Sexual knowledge is always hard to recapture; in a time of low literacy the challenges can seem almost insuperable. In an era before reliable contraception, sexual knowledge often also meant reproductive knowledge. The earliest historians of this topic worked with the printed books that were available to only a minority.1 More recently a history of popular medicine has turned to cheap print, attempting to reconstruct how ordinary people encountered and read chapbooks, almanacs and recipes.2 A close textual analysis of the vocabulary and concepts used by doctors and patients has revealed a model of the body now almost entirely lost, where fluxes, fluids and obstacles explain the disruptions of reproduction.3 Others have tried to reimagine the social world in which knowledge was passed by word, with a particular attention to the knowledge and experience of women, who were so often understood to be particularly closely identified with bodily mysteries.4

Another useful move has been in the concept of knowledge itself.
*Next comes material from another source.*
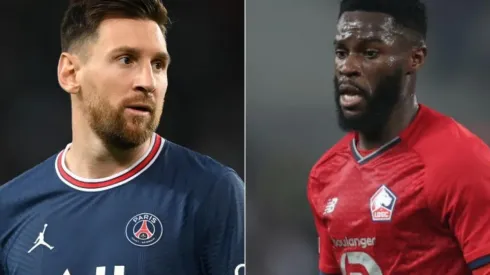 PSG x Lille: data, hora e canal para assistir essa partida do Campeonato Francês. (Foto: Getty Images)
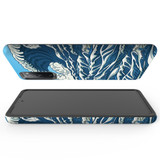 Samsung Galaxy S20 FE Slim Protective Case - Multicolour | iCoverLover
The modern understanding of reproduction is so recent – the timing of ovulation was only discovered in the early twentieth century, for example – that a history of sexual and reproductive knowledge must recapture a world of different knowledges. Rather than a simple model of transmission from elite to vernacular, historians have begun to consider how information and ideas were appropriated and reworked in a variety of forms: printed words, images, songs, jokes, recipes and folklore.5 Finally, ‘knowledge’ and ‘facts’ are themselves concepts with a history. The late seventeenth century saw a changing understanding of what was meant by ‘fact’ and ‘truth’.6 Ideas about the body stood at the juncture of biblical, natural and experimental knowing; certainty was hard to attain, and sexual knowledge was inescapably part of the dynamics of power. This chapter traces some of those dynamics. It argues that, for many people, sexual knowledge was determined less by scientific discovery than by the power of secrecy, mystery and magic. Rather than a progress towards ‘enlightenment’, we will see a series of overlapping sets of ideas about sex and models of the body, with ancient systems maintaining their hold on popular thought at the same time as new discoveries had an impact in some circles, and a continuous interaction between print and oral culture. Sexual knowledge was a social process, involving power and subordination; but more than facts were at stake.